Although the seizure in the case before this Court does not reach the level of that in Royer, because the police officers effected an investigatory stop without sufficient reason to suspect criminal activity, the detention involved here is no less invalid. As an inseparable part of that illegal seizure, the officers requested permission to search the vehicle and its occupants. Under such circumstances, it would be disingenuous to suggest that consent was an “independent *266act of free will.” See, Walls v. Commonwealth, 2 Va. App. at 652, 347 S.E.2d at 182-83. The request for the search was so bound up in the context of the stop that it was, at the very least, the fruit of the poisonous tree, if not an integral part of the tree itself. This is little different from the situation in Goodwin in which officers had approached the defendant on the street and requested that they be allowed to search him for weapons. Goodwin, 11 Va. App. at 365, 398 S.E.2d at 691. Although he consented to the search, that search was treated, at least implicitly by the Court of Appeals, as part and parcel of the stop. See id. at 366, 398 S.E.2d at 691-92.

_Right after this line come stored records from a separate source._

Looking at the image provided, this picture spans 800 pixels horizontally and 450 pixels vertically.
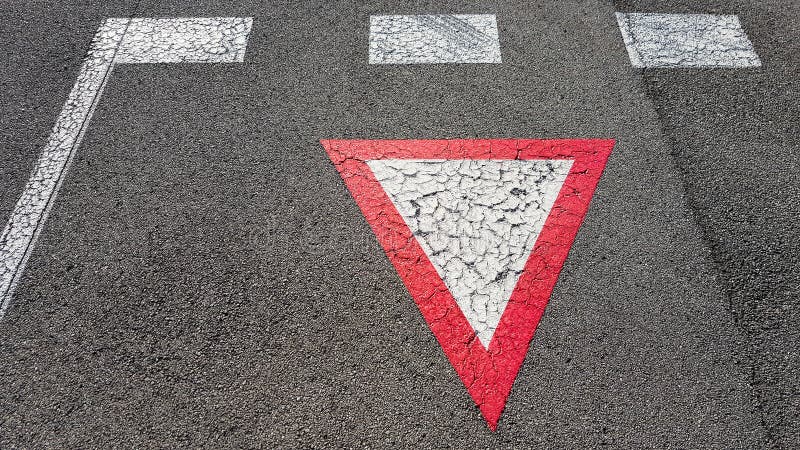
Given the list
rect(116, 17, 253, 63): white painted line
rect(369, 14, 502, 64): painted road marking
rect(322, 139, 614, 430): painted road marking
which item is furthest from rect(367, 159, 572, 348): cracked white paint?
rect(116, 17, 253, 63): white painted line

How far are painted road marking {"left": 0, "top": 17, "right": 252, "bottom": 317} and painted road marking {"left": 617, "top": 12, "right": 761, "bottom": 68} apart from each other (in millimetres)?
3070

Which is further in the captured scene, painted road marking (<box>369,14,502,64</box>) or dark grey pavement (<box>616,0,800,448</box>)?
painted road marking (<box>369,14,502,64</box>)

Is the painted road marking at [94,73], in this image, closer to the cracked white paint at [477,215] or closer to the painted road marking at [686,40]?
the cracked white paint at [477,215]

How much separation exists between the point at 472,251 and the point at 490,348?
1.97ft

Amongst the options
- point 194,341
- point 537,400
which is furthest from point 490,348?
point 194,341

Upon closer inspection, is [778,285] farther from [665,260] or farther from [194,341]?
[194,341]

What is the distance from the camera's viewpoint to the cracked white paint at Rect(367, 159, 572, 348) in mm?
3381

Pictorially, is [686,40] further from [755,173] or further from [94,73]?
[94,73]

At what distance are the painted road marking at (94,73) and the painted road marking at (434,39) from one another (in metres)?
1.07

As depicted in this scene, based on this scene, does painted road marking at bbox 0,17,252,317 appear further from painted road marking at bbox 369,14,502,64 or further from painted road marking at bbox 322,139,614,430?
painted road marking at bbox 322,139,614,430

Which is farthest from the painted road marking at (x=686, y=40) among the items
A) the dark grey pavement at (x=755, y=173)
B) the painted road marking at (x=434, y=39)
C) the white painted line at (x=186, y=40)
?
the white painted line at (x=186, y=40)

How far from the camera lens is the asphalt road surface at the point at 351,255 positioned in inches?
117

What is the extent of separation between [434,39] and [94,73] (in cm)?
257

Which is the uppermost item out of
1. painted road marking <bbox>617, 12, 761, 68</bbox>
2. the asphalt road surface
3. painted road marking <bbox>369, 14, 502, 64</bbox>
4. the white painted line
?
the white painted line
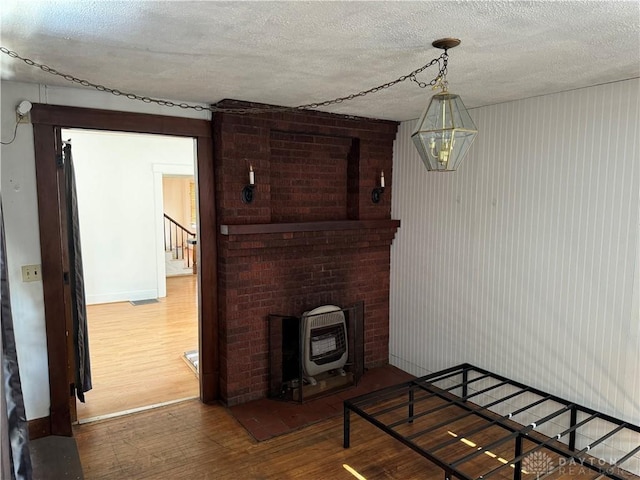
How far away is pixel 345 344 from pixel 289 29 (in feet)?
9.01

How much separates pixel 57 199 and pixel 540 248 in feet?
11.0

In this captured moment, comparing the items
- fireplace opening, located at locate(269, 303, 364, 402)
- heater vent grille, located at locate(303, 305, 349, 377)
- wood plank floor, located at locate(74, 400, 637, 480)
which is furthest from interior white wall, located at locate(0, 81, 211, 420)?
heater vent grille, located at locate(303, 305, 349, 377)

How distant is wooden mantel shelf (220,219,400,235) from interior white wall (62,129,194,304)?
13.3 feet

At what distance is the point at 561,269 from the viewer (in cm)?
301

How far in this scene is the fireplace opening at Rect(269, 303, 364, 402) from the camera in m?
3.65

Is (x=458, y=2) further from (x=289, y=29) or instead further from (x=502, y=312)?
(x=502, y=312)

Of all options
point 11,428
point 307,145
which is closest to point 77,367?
point 11,428

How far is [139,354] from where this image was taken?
15.5 ft

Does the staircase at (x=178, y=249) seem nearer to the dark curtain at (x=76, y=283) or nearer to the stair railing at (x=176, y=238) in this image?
the stair railing at (x=176, y=238)

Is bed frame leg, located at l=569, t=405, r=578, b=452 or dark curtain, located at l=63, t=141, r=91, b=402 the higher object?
dark curtain, located at l=63, t=141, r=91, b=402

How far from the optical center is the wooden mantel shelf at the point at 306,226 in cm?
337

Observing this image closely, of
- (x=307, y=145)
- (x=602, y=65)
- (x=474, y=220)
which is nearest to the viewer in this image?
(x=602, y=65)

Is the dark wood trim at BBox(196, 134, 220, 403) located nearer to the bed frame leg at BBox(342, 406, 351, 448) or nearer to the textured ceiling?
the textured ceiling

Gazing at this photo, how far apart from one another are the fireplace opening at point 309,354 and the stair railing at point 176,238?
6179 millimetres
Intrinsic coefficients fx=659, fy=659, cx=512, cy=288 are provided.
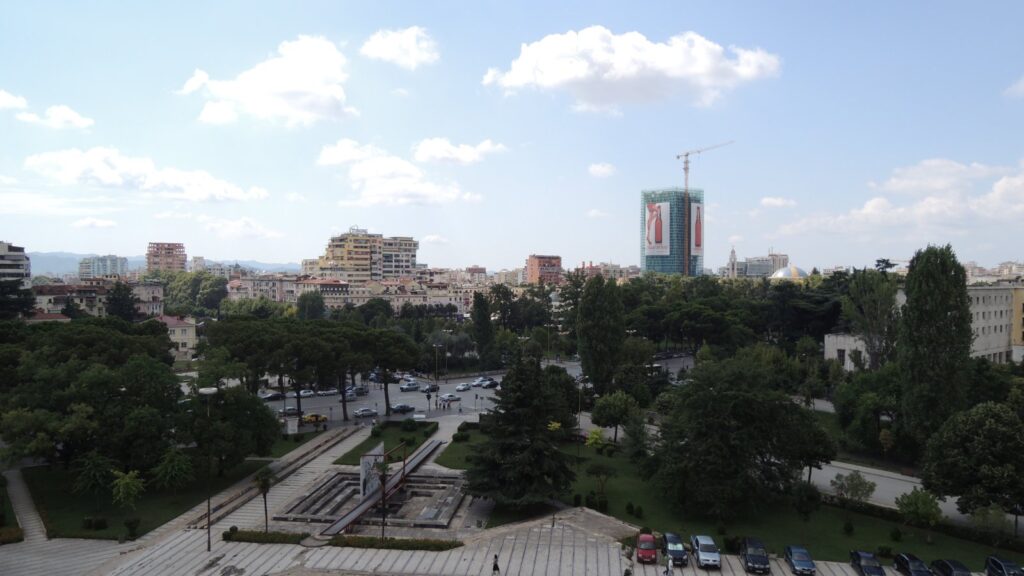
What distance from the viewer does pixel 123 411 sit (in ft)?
76.5

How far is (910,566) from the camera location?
1775 centimetres

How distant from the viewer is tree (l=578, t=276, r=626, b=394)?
1495 inches

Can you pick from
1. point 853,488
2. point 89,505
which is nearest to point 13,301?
point 89,505

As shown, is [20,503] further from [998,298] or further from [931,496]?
[998,298]

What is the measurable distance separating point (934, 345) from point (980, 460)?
24.3 ft

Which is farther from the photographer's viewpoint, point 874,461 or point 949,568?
point 874,461

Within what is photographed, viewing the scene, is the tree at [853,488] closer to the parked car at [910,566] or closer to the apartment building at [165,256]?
the parked car at [910,566]

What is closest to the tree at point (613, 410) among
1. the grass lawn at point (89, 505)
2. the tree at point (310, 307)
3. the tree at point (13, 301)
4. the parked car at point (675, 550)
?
the parked car at point (675, 550)

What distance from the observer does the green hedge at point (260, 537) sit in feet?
66.2

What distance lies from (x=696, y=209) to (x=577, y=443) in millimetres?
150126

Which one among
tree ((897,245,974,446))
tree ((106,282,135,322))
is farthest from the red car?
tree ((106,282,135,322))

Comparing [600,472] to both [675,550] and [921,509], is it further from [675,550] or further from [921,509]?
[921,509]

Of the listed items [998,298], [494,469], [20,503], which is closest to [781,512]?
[494,469]

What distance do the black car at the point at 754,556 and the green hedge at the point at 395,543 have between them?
8201 millimetres
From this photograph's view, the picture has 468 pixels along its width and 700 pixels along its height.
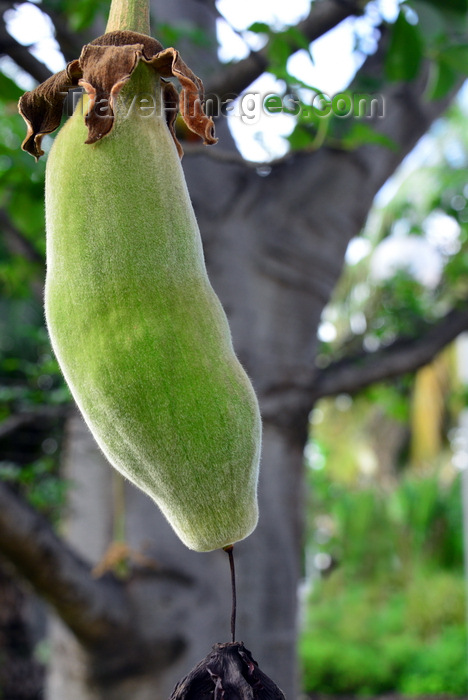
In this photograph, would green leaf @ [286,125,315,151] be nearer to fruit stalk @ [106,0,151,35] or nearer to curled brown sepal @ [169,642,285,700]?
fruit stalk @ [106,0,151,35]

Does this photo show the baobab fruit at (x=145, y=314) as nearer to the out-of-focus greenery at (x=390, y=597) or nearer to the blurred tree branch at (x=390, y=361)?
the blurred tree branch at (x=390, y=361)

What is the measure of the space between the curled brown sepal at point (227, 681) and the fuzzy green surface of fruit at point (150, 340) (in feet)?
0.25

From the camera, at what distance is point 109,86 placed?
46cm

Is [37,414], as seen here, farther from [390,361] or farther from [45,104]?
[45,104]

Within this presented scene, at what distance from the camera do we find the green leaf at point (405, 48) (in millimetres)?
1162

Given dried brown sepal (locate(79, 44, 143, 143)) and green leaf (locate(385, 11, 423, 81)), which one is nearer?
dried brown sepal (locate(79, 44, 143, 143))

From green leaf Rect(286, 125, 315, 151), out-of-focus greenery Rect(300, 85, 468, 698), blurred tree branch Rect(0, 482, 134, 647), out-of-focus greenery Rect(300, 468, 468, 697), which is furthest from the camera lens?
out-of-focus greenery Rect(300, 468, 468, 697)

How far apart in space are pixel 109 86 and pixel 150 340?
167mm

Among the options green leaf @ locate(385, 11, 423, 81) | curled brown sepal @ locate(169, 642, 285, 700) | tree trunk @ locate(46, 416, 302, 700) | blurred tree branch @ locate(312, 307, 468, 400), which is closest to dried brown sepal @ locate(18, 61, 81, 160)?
curled brown sepal @ locate(169, 642, 285, 700)

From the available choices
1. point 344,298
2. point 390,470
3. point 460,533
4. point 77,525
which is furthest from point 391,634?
point 77,525

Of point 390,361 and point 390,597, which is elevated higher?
point 390,361

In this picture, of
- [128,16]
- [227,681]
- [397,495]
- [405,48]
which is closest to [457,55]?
[405,48]

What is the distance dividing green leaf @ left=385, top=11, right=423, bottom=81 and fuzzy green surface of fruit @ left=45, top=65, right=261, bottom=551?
33.3 inches

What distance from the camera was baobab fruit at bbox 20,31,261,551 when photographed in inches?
16.6
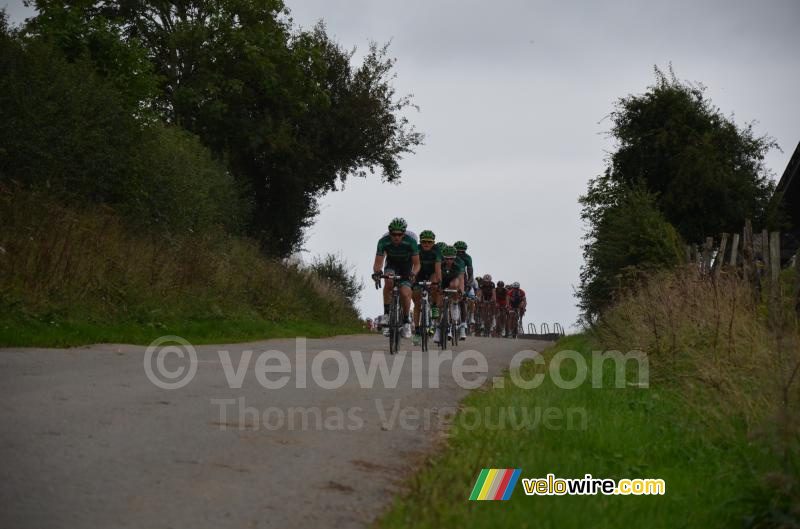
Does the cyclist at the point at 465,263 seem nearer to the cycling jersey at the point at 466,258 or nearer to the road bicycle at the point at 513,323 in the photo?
the cycling jersey at the point at 466,258

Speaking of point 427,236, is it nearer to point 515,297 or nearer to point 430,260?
point 430,260

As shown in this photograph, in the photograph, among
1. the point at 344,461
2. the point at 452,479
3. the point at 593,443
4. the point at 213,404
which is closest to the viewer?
the point at 452,479

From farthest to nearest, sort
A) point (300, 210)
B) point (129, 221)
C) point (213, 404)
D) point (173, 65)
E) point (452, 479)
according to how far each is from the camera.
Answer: point (300, 210), point (173, 65), point (129, 221), point (213, 404), point (452, 479)

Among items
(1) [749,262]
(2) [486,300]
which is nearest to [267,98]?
(2) [486,300]

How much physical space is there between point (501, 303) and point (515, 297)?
62 centimetres

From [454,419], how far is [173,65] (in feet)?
105

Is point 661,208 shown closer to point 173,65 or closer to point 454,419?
point 173,65

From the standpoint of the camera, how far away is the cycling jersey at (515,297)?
3189cm

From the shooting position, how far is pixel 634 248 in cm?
2505

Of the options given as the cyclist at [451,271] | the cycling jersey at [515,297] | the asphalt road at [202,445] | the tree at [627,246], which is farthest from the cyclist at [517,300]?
the asphalt road at [202,445]

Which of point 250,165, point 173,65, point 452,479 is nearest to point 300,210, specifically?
A: point 250,165

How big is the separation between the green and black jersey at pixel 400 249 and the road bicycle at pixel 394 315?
0.91ft

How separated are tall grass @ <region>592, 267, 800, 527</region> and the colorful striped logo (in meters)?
1.42

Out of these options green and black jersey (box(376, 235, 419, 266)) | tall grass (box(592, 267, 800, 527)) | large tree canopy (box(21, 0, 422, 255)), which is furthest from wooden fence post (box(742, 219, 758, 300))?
large tree canopy (box(21, 0, 422, 255))
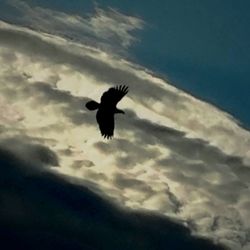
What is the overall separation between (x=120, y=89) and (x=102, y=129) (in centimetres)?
162

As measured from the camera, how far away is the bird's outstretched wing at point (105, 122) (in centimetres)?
1316

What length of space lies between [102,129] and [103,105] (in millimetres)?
943

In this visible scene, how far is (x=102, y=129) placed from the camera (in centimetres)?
1340

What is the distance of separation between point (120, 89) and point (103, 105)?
2.77 ft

Because the Court has found that the encounter between the officers and this defendant constituted an investigatory stop which implicates Fourth Amendment concerns, that the stop was without sufficient articulable basis to be valid under the Fourth Amendment, and that the subsequent consent for the search was the product of that illegal stop, any evidence discovered during that search is inadmissible in the trial of this defendant.